• **What is asked**:
Copy out the entries below verbatim, from the line containing "Visually, does (x=74, y=212)" through the line containing "Result: the light wood tabletop at [188,180]", including both of those lines.
Start Provided data
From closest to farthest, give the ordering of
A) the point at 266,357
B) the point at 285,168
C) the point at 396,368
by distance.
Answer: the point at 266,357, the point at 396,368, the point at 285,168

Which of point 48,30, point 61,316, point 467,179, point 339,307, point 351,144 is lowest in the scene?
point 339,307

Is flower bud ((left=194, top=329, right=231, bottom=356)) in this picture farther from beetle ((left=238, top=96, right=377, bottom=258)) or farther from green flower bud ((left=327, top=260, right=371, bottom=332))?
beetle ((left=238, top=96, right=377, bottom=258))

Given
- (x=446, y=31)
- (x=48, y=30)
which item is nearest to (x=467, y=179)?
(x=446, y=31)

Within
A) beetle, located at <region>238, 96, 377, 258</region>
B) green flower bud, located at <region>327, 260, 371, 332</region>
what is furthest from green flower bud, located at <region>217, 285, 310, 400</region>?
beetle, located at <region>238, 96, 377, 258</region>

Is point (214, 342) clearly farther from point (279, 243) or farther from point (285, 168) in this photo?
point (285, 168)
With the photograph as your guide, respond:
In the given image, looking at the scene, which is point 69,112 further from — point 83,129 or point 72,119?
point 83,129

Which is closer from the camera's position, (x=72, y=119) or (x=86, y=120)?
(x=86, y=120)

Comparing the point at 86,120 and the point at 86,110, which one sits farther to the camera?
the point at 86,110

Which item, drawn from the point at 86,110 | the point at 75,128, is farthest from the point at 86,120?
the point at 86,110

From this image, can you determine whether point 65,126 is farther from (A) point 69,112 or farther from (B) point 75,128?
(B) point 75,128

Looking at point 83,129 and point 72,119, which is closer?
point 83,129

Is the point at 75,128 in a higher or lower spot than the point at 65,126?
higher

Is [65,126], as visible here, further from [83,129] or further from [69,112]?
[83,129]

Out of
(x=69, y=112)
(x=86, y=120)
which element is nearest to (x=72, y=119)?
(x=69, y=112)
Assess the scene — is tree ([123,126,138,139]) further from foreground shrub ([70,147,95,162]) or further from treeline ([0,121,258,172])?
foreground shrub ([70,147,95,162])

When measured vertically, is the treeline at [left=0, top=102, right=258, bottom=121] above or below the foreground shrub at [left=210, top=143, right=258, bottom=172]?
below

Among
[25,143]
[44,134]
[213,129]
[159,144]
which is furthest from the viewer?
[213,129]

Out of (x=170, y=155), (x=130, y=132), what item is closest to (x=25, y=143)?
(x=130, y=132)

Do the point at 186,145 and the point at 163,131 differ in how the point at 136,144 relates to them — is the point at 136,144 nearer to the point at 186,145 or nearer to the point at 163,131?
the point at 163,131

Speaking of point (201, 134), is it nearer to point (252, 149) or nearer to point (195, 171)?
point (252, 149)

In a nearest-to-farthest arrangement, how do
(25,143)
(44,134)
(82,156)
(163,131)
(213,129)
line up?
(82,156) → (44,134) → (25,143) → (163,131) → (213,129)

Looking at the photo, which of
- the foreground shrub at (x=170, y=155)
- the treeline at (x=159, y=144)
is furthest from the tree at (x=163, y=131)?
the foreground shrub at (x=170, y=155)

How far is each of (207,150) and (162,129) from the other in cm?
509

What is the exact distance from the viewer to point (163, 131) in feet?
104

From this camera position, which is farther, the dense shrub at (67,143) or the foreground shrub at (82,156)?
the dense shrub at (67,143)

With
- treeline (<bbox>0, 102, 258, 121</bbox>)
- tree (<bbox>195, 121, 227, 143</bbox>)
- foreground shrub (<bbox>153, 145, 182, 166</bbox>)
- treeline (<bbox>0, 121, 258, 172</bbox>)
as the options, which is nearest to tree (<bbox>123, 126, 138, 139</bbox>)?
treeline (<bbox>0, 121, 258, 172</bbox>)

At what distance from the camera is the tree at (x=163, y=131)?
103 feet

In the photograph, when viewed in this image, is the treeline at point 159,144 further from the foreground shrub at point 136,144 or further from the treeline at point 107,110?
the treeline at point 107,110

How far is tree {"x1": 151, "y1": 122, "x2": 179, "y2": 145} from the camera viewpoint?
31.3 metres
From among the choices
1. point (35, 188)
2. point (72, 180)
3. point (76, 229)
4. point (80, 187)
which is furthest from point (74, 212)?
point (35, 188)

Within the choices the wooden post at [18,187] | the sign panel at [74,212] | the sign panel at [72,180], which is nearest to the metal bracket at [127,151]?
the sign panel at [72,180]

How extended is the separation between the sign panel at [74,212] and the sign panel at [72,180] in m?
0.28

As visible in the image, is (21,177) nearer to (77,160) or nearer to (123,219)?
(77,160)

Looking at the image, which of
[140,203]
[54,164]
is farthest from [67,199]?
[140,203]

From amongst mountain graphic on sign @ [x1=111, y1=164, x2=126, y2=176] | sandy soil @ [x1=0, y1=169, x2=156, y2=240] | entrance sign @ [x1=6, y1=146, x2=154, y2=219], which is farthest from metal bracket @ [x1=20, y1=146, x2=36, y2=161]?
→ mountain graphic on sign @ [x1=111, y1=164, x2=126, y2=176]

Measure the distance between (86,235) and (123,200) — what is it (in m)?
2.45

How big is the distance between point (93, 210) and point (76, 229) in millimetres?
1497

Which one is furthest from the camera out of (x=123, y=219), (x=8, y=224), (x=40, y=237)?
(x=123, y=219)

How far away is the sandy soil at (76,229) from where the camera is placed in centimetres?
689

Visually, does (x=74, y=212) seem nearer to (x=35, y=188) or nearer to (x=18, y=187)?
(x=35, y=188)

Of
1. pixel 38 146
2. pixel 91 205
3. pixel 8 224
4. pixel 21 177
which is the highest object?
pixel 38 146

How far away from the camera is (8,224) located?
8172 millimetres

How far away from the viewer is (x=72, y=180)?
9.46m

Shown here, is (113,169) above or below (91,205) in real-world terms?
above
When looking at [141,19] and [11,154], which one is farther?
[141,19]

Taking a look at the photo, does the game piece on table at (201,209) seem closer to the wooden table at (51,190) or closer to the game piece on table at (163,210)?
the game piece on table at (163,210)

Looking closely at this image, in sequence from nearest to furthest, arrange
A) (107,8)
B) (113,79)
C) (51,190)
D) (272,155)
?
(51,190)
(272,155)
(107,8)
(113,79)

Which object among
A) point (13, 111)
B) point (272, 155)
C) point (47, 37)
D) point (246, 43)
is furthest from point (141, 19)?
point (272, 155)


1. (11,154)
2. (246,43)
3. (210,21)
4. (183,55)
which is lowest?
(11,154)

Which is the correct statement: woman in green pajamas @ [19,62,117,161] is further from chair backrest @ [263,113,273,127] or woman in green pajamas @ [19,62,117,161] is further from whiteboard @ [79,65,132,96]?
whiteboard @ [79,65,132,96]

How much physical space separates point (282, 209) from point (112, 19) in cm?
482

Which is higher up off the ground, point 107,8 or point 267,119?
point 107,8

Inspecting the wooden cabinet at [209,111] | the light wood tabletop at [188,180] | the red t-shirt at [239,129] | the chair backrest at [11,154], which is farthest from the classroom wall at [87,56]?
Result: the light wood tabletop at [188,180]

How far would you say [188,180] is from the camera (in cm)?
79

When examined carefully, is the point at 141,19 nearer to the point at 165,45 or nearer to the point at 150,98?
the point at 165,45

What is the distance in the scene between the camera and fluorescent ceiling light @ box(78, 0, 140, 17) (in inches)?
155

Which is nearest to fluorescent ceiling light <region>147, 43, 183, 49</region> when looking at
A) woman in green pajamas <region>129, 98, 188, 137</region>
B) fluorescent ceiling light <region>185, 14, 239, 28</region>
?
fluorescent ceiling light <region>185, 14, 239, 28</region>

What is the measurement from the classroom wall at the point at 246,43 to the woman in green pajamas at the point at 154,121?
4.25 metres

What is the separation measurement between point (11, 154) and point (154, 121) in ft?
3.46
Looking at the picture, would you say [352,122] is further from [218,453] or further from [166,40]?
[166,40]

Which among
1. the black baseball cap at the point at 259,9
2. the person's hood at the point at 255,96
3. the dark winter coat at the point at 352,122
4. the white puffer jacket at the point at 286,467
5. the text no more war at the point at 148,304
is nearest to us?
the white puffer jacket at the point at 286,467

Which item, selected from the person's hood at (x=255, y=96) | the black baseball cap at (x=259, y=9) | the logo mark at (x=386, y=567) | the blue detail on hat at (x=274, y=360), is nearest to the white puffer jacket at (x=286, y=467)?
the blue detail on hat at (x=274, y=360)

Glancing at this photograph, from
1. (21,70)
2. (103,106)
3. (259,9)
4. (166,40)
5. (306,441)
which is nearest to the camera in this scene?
End Provided data
• **Expected answer**:
Visually, does (x=74, y=212) seem nearer to (x=35, y=188) or nearer to (x=18, y=187)?
(x=35, y=188)

Of
1. pixel 38 146
2. pixel 91 205
3. pixel 8 224
4. pixel 21 177
which is the highest object?
pixel 38 146

How far away from the camera is (8,224) located?
8172 millimetres

How far away from the viewer is (x=72, y=180)?
9.46m

Shown here, is (113,169) above or below (91,205) in real-world terms?
above
When looking at [141,19] and [11,154], which one is farther?
[141,19]

Taking a look at the photo, does the game piece on table at (201,209) seem closer to the wooden table at (51,190) or closer to the game piece on table at (163,210)?
the game piece on table at (163,210)

Looking closely at this image, in sequence from nearest to furthest, arrange
A) (107,8)
B) (113,79)
C) (51,190)
D) (272,155)
?
(51,190)
(272,155)
(107,8)
(113,79)

Which object among
A) point (13, 111)
B) point (272, 155)
C) point (47, 37)
D) point (246, 43)
is furthest from point (141, 19)?
point (272, 155)


1. (11,154)
2. (246,43)
3. (210,21)
4. (183,55)
which is lowest?
(11,154)

Which is the correct statement: woman in green pajamas @ [19,62,117,161] is further from chair backrest @ [263,113,273,127] or woman in green pajamas @ [19,62,117,161] is further from whiteboard @ [79,65,132,96]?
whiteboard @ [79,65,132,96]

How much physical space separates point (282, 209) from point (112, 19) in cm?
482

Which is higher up off the ground, point 107,8 or point 267,119?
point 107,8

Inspecting the wooden cabinet at [209,111] | the light wood tabletop at [188,180] | the red t-shirt at [239,129] | the chair backrest at [11,154], which is farthest from the classroom wall at [87,56]?
Result: the light wood tabletop at [188,180]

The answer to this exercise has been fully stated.